Ler texto escrito à mão já é um “superpoder”
Quem o diz é a gestora de Comunidade do Catálogo do Arquivo Nacional dos Estados Unidos, em Washington, D.C.: “Ler escrita manuscrita é um superpoder.” As palavras de Suzanne Issacs, citadas este fim de semana numa reportagem do USA Today, podem parecer um exagero, mas são a realidade de quem, no dia a dia, não consegue encontrar pessoas suficientes capazes de ler e transcrever documentos que tenham sido escritos à mão - com graves consequências para o registo de dados históricos.
E não se trata de decifrar aqueles manuscritos medievais, à primeira vista indecifráveis - um pesadelo que bem conhecem os estudantes de História. Issacs e outros responsáveis ouvidos pela jornalista Elizabeth Weize do diário norte-americano referem como é difícil arranjar quem saiba ler simples textos bem claros, cartas ou contratos do início do século XX ou do final do século XIX (vinte ou dezanove, já agora, algo que também começa a ser preciso esclarecer, concluí eu há pouco tempo - se talvez não para esta numeração romana em concreto, seguramente quanto a números maiores...)
Esta incapacidade de ler e escrever à mão, algo que continua a ser ensinado nos Estados Unidos, mas as pessoas logo esquecem, esteve patente nas últimas Eleições Presidenciais, em novembro, e foi noticiado, incluindo por mim, aqui no DN: sob o título “No Nevada, jovens que não sabem assinar são um problema”, demos conta de como houve “problemas com os boletins de voto que [tiveram] de ser regularizados porque muitas pessoas, na casa dos 20 anos, [tinham] dificuldade em escrever o nome”.
O secretário de Estado do Nevada, Francisco Aguilar, justificou isto com o facto de estes jovens “viverem num mundo digital” e só saberem assinar de forma eletrónica. Como nunca escrevem à mão, estas pessoas são incapazes de produzir uma assinatura duas vezes da mesma forma.

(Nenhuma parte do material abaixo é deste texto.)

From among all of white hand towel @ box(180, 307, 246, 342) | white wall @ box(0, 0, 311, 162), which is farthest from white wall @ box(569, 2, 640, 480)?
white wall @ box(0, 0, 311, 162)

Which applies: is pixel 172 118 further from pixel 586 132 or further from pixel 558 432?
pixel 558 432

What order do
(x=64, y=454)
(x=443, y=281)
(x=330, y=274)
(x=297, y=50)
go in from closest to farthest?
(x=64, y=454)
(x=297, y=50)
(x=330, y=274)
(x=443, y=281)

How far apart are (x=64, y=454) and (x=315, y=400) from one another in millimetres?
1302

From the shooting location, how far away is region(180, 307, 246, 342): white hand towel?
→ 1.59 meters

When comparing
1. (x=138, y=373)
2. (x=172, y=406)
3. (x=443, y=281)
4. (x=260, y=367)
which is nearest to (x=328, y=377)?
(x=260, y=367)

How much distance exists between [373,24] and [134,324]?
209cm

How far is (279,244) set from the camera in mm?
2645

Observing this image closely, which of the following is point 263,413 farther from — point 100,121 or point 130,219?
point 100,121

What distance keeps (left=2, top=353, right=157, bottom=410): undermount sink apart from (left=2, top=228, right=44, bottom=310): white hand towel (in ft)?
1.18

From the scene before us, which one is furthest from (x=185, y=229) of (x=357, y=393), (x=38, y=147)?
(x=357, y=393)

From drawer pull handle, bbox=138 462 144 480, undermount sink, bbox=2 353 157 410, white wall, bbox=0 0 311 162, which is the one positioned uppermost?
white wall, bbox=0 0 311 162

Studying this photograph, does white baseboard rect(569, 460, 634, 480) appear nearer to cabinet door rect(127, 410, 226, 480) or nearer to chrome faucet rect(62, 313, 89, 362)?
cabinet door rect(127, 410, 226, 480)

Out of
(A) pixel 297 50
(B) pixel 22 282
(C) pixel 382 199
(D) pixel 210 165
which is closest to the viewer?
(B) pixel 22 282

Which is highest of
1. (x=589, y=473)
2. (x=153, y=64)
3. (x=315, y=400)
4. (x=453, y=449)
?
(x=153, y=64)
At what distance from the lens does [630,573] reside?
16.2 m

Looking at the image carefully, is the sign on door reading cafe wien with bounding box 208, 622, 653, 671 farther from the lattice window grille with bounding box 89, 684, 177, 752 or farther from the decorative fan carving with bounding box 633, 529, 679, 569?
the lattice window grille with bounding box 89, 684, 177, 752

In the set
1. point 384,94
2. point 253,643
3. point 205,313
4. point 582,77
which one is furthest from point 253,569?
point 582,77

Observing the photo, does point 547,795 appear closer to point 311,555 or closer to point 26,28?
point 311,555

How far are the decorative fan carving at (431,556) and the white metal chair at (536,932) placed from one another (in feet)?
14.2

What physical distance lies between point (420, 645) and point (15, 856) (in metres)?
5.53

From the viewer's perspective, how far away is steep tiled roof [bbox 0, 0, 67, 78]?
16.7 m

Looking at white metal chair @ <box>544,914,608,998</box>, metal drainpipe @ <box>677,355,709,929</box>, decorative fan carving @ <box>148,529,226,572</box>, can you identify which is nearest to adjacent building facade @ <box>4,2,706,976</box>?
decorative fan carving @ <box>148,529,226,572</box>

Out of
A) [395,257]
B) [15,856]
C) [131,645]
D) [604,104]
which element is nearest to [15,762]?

Só que, simultaneamente, muitos destes indivíduos são mais proficientes do que os seus pais alguma vez serão na utilização das ferramentas digitais - da velocidade de escrita em pequeno ecrã à transação de cripto, passando pela total gestão do dia a dia no smartphone, de forma autossuficiente e sem sequer alguma vez falarem com um único serviço ao cliente (afinal, o telefone é feito para tudo MENOS para fazer chamadas...). Pelo que a pergunta se impõe: quem é mais instrumentalmente analfabeto hoje, os que nem conseguem ler ou escrever o nome à mão ou aqueles que não quiseram ou deixaram de conseguir adaptar-se ao mundo digital que lhes caiu em cima?